Coronary angiography demonstrated that the proximal right coronary artery was dilated, and it gave off a tortuous branch to the atrial septum that was markedly dilated with a fistula to the right atrium (Video 1). However, neither outflow of the aneurysm nor another abnormal vascular connection was clearly visualized because of tachycardia and the very large aneurysm size of itself. The distal right coronary artery and left coronary artery appeared normal. We did not perform contrast-enhanced CT because of the uncontrollable rapid atrial fibrillation.
On the basis of these findings, a tentative diagnosis of right coronary artery dilatation and a giant aneurysm with fistula formation to the right atrium was made.

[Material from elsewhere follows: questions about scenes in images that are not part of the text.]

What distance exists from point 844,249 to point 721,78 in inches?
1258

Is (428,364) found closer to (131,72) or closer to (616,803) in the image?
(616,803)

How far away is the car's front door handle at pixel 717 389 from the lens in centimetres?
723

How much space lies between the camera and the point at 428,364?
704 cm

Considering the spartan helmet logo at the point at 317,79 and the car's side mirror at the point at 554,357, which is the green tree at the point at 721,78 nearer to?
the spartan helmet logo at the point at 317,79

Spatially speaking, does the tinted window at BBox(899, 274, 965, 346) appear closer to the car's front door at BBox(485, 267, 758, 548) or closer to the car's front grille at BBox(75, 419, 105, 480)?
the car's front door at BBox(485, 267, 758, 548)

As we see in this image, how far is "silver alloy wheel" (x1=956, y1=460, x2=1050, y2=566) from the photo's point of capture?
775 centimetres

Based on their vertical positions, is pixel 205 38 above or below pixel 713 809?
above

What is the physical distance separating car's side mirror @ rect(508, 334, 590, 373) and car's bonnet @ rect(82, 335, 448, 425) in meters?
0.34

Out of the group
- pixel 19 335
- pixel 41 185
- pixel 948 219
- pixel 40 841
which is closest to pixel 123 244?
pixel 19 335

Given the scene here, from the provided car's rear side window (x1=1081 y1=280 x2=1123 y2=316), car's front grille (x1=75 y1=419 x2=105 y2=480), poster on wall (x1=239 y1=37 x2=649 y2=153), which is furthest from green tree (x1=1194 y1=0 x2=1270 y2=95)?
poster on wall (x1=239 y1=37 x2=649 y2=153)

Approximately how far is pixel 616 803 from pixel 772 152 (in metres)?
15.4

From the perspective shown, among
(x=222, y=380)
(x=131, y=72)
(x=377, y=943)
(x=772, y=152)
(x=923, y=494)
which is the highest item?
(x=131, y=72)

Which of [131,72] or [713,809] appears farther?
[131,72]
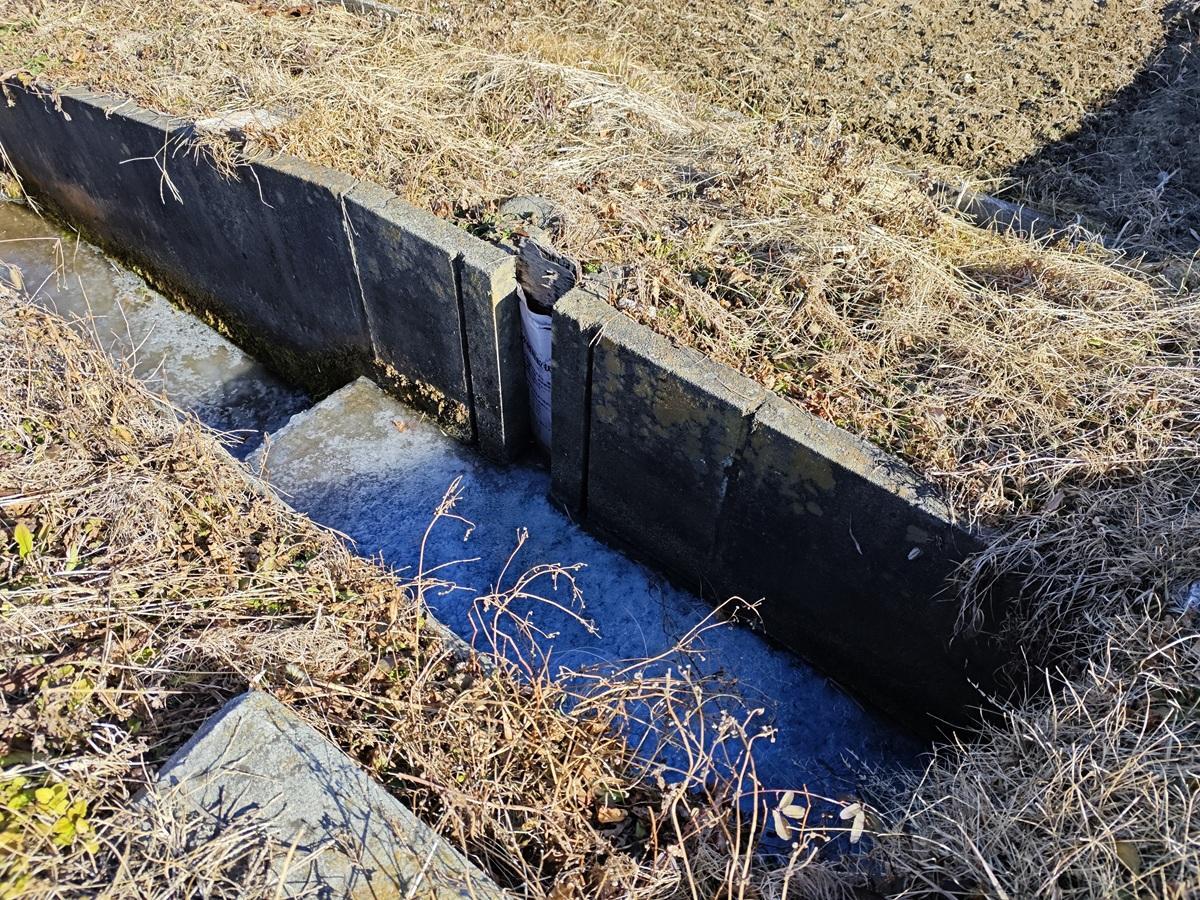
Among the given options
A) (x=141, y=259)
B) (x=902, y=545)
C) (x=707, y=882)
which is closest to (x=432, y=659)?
(x=707, y=882)

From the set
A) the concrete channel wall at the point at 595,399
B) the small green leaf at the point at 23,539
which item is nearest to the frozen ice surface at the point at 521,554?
the concrete channel wall at the point at 595,399

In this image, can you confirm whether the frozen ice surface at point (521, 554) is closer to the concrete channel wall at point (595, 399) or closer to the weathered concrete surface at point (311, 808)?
the concrete channel wall at point (595, 399)

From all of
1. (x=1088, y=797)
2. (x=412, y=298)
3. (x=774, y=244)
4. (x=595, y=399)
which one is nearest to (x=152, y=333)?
(x=412, y=298)

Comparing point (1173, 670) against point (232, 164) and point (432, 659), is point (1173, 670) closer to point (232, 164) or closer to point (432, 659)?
point (432, 659)

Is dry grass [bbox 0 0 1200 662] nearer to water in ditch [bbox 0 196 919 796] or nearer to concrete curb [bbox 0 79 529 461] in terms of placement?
concrete curb [bbox 0 79 529 461]

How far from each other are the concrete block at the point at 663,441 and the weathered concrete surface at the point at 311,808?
1.68 m

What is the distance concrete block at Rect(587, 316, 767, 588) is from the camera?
2900 millimetres

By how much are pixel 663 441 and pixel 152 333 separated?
12.6 ft

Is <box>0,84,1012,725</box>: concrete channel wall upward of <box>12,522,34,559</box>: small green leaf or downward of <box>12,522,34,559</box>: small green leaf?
downward

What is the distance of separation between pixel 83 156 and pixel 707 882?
5.59m

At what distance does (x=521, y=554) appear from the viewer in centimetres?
374

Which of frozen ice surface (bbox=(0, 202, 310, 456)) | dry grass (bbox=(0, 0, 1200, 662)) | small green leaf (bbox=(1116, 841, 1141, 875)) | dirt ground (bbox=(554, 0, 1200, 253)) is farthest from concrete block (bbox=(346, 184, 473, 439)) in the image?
small green leaf (bbox=(1116, 841, 1141, 875))

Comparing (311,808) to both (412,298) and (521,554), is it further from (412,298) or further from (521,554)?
(412,298)

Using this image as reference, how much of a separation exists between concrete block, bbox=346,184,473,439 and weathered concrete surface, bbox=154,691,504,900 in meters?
2.14
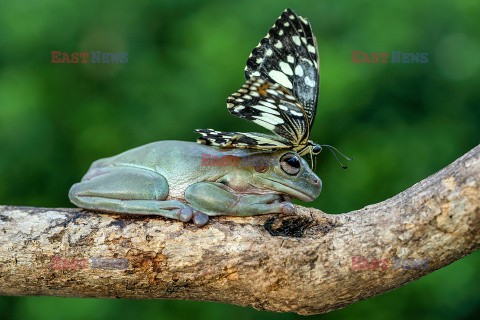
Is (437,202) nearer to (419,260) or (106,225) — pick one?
(419,260)

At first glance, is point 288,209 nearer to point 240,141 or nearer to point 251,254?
point 251,254

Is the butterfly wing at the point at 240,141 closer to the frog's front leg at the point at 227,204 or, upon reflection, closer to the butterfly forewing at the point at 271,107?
the butterfly forewing at the point at 271,107

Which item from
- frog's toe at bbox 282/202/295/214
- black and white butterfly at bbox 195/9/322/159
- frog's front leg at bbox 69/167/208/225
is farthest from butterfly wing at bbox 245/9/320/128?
frog's front leg at bbox 69/167/208/225

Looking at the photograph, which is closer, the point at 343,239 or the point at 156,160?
the point at 343,239

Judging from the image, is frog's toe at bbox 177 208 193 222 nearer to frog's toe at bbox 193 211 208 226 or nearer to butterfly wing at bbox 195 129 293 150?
frog's toe at bbox 193 211 208 226

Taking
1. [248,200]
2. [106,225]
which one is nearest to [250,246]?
[248,200]

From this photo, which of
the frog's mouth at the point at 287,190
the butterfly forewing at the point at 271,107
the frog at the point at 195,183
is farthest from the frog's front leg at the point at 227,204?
the butterfly forewing at the point at 271,107
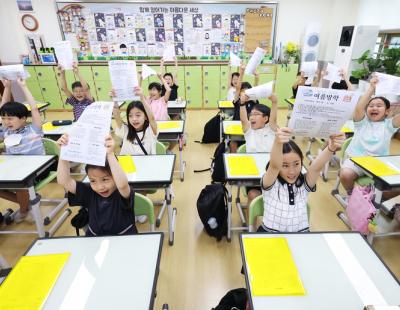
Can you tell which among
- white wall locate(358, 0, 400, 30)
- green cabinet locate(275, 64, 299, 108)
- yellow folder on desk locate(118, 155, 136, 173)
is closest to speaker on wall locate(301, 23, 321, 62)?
green cabinet locate(275, 64, 299, 108)

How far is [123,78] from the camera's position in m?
2.30

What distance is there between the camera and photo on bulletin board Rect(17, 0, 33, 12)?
19.2 ft

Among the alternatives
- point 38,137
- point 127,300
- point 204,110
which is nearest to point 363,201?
point 127,300

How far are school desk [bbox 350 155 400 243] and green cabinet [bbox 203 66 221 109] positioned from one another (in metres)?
4.77

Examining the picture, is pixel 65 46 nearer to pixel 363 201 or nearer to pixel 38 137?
pixel 38 137

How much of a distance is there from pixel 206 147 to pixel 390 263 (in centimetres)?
289

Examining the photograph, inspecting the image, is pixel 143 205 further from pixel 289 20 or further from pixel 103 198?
pixel 289 20

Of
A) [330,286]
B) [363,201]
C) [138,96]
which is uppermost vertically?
[138,96]

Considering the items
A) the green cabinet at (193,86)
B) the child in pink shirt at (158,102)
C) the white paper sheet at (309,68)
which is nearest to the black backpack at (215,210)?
the child in pink shirt at (158,102)

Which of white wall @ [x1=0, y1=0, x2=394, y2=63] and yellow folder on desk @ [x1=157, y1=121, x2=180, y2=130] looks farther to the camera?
white wall @ [x1=0, y1=0, x2=394, y2=63]

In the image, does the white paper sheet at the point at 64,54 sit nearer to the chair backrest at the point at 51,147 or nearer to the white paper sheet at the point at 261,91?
the chair backrest at the point at 51,147

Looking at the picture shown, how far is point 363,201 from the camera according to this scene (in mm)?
2133

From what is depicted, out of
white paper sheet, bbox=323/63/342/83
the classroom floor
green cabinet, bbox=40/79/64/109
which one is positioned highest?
white paper sheet, bbox=323/63/342/83

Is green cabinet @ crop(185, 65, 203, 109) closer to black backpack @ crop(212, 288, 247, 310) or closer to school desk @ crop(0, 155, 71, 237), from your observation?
school desk @ crop(0, 155, 71, 237)
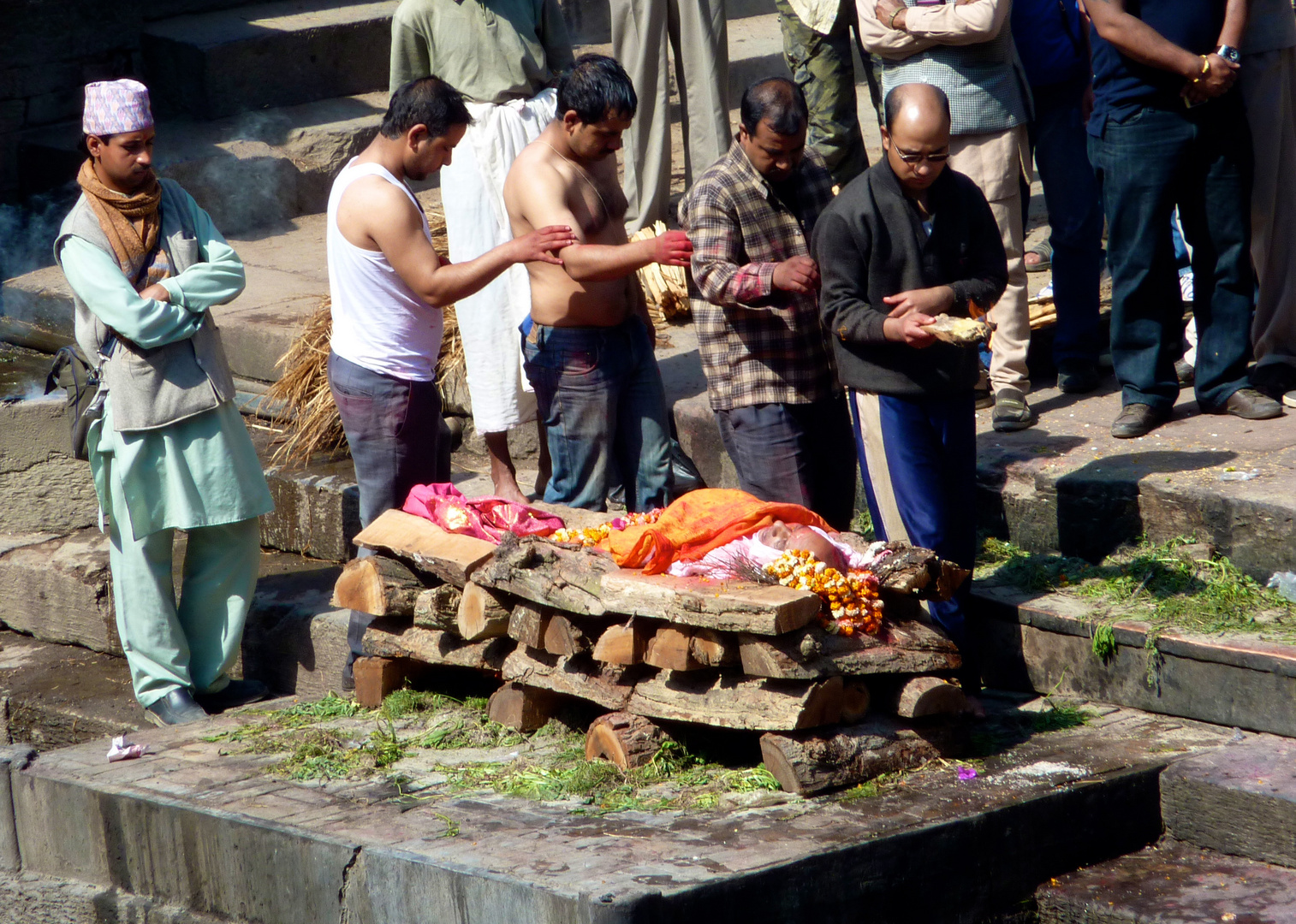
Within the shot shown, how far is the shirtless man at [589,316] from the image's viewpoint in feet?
15.3

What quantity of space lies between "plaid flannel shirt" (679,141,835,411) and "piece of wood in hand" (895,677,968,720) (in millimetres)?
1074

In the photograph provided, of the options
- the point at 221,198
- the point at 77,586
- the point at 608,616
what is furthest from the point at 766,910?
the point at 221,198

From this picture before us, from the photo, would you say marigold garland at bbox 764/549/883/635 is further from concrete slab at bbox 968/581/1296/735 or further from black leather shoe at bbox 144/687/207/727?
black leather shoe at bbox 144/687/207/727

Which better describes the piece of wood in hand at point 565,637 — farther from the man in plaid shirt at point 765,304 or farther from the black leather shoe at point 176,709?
the black leather shoe at point 176,709

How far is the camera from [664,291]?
6.94m

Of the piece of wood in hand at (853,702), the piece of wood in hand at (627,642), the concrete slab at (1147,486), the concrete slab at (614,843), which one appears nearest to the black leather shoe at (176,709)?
the concrete slab at (614,843)

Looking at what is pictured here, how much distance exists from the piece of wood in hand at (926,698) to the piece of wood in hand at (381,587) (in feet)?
5.31

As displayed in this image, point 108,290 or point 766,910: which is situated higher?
point 108,290

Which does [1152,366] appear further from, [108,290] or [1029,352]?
[108,290]

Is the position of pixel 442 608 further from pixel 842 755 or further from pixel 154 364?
pixel 842 755

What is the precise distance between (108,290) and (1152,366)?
3502 mm

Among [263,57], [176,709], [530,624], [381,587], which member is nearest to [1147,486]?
[530,624]

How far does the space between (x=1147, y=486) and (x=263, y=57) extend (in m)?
6.57

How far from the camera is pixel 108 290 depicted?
4.64 metres
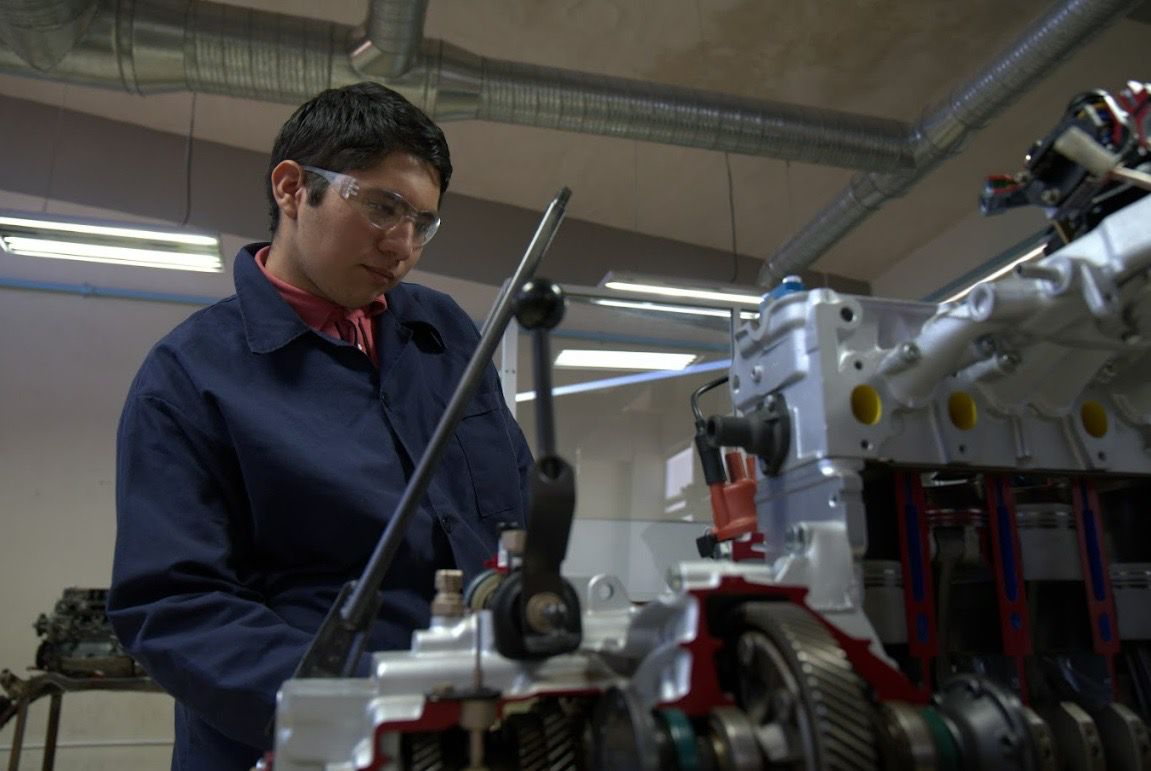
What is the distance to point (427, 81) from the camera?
10.8 feet

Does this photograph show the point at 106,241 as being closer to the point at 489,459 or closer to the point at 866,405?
the point at 489,459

Concomitant congestive heart failure, rapid atrial fibrillation and LAA thrombus necessitated urgent surgical intervention.
Surgery was performed through a median sternotomy (Fig. 1D) with usual cardiopulmonary bypass, cardiac arrest with antegrade and retrograde cardioplegia infusion. The dilated proximal right coronary artery was removed and the ostium was closed. After right atriotomy, a 6-mm-diameter communication was found between the roof of the right atrium and the aneurysmal branch. The aneurysm was removed en bloc with a part of the right atrium and interatrial septum; therefore, we reconstructed them with an autologous pericardium patch. The orifice of the distal aneurysm was ligated but not removed because of severe adhesion and poor orientation. We added aortocoronary bypass with a radial artery graft to the mid-right coronary artery (Fig. 2C), tricuspid annuloplasty with an Edwards 30-mm MC3 ring (Edwards Lifesciences, Inc., Irvine, CA, USA), Maze procedure and removal of the LAA.
The patient was smoothly weaned from cardiopulmonary bypass. Postoperative pathological examination of the aneurysm wall revealed severe atheromatous and fibrotic changes in the vessel structure.
The patient recovered completely with no tricuspid regurgitation and maintained a sinus rhythm. Postoperative CT angiography demonstrated an abnormal vascular connection from the bronchial artery to the ligated distal aneurysm (Fig. 2D). We performed coil embolization of the bronchial artery, and the patient was discharged after rehabilitation on postoperative day 25.
DISCUSSION
Giant coronary artery aneurysms exceeding 20 mm in diameter are extremely rare, with a reported incidence rate of 0.02% of patients who undergo cardiac surgery [1]. The proximal right coronary artery is often involved, and the area surrounding the atrium is the most frequent site of aneurysm development [2, 3]. Even on the basis of these previously published reports, few reports have described giant coronary aneurysms located in the atrial septum with fistula formation to the right atrium.
In the present case of a coronary aneurysm in a patient with congestive heart failure, we surgically removed the aneurysm and performed coronary artery bypass grafting, tricuspid annuloplasty and the Maze procedure. Because the patient's preoperative condition was not suitable for obtaining detailed information about the aneurysm and its connection with coronary and other arteries, we found another communicating artery to the aneurysm postoperatively and added the radiological intervention. As a result, we obtained a favourable outcome.
ACKNOWLEDGEMENTS
The authors thank Hiroshi Morishita of the Morishita Heart Clinic for providing the CT images.
Conflict of interest: none declared.